> **Given text**
═══
[SciPy-Dev] chi-square test for a contingency (R x C) table

Bruce Southey bsouthey@gmail....
Wed Jun 2 11:02:02 CDT 2010


On 06/02/2010 09:37 AM, josef.pktd@gmail.com wrote:
> On Wed, Jun 2, 2010 at 8:24 AM, Neil Martinsen-Burrell<nmb@wartburg.edu>  wrote:
>    
>> On 2010-06-01 23:28 , Warren Weckesser wrote:
>>      
>>> I've been digging into some basic statistics recently, and developed the
>>> following function for applying the chi-square test to a contingency
>>> table.  Does something like this already exist in scipy.stats? If not,
>>> any objects to adding it?  (Tests are already written :)
>>>        
>> Something like this would be great in scipy.stats since I end up doing
>> the exact same thing by hand whenever I grade introductory statistics
>> exams.  Thanks for writing this!
>>      
You might find SAS helpful:
http://support.sas.com/documentation/cdl/en/procstat/63104/HTML/default/viewer.htm#/documentation/cdl/en/procstat/63104/HTML/default/freq_toc.htm

However, this code is the chi-squared test part as SAS will compute the 
actual cell numbers. Also an extension to scipy.stats.chisquare() so we 
can not have both functions.

Really this should be combined with fisher.py in ticket 956:
http://projects.scipy.org/scipy/ticket/956

>> I've got some code review comments that I'll include below.
>>
>>      
>>> def chisquare_contingency(table):
>>>        
>> I think that chiquare_twoway fits the common name for this test better,
>> but as Joseph mentions, this neglects the possibility of expanding this
>> to n-dimensions.
>>
>>      
>>>       """Chi-square calculation for a contingency (R x C) table.
>>>        
>> The docstring should emphasize that this is a hypothesis test.  See for
>> example http://docs.scipy.org/scipy/docs/scipy.stats.stats.ttest_rel/.
>> I'm not familiar with the R x C notation, but it does work to make clear
>> which chi square test this is.
>>
>>      
>>>       This function computes the chi-square statistic and p-value of the
>>>       data in the table.  The expected frequencies are computed based on
>>>       the relative frequencies in the table.
═══
> **Stated task 1**
List every web address that appears in the mailing-list post.
> **Stated task 2**
In the mailing-list post, what ticket number holds fisher.py?
> **Stated task 3**
Rewrite the mailing-list post starting at "Bruce Southey bsouthey@gmail...." and ending at "already written :)", replacing "contingency" with "two-way".

> **Items**
═══
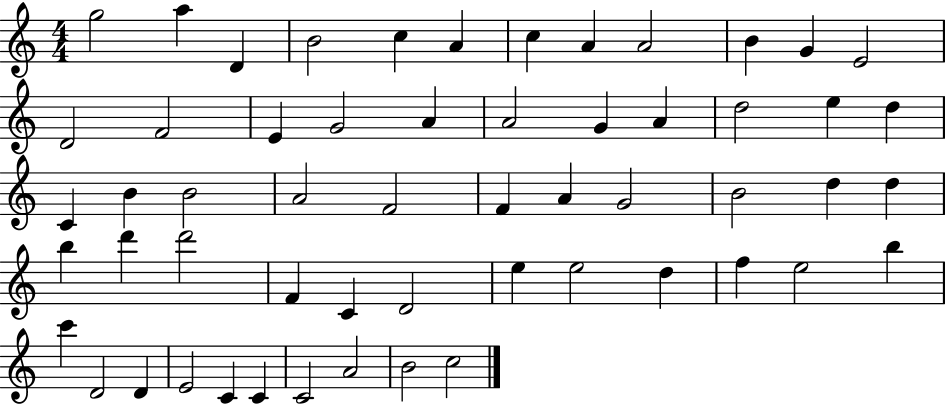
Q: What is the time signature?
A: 4/4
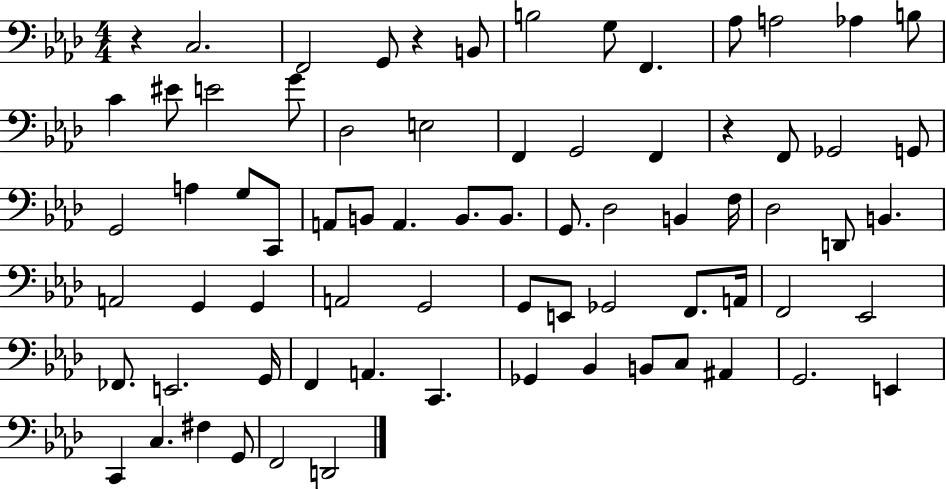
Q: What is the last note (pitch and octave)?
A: D2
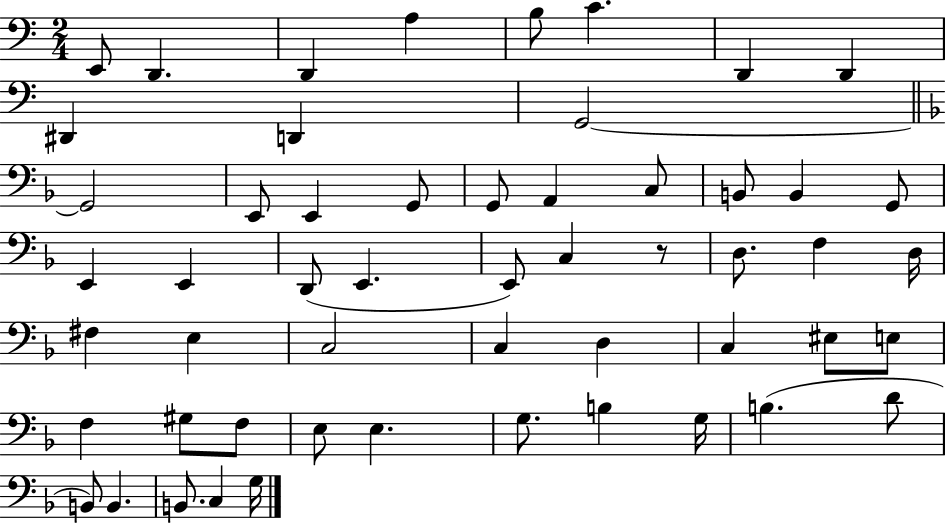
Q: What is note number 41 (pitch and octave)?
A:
═══
> **Final result 1**
http://support.sas.com/documentation/cdl/en/procstat/63104/HTML/default/viewer.htm#/documentation/cdl/en/procstat/63104/HTML/default/freq_toc.htm
http://projects.scipy.org/scipy/ticket/956
http://docs.scipy.org/scipy/docs/scipy.stats.stats.ttest_rel/

> **Final result 2**
Ticket 956.

> **Final result 3**
Bruce Southey bsouthey@gmail....
Wed Jun 2 11:02:02 CDT 2010


On 06/02/2010 09:37 AM, josef.pktd@gmail.com wrote:
> On Wed, Jun 2, 2010 at 8:24 AM, Neil Martinsen-Burrell<nmb@wartburg.edu>  wrote:
>    
>> On 2010-06-01 23:28 , Warren Weckesser wrote:
>>      
>>> I've been digging into some basic statistics recently, and developed the
>>> following function for applying the chi-square test to a two-way
>>> table.  Does something like this already exist in scipy.stats? If not,
>>> any objects to adding it?  (Tests are already written :)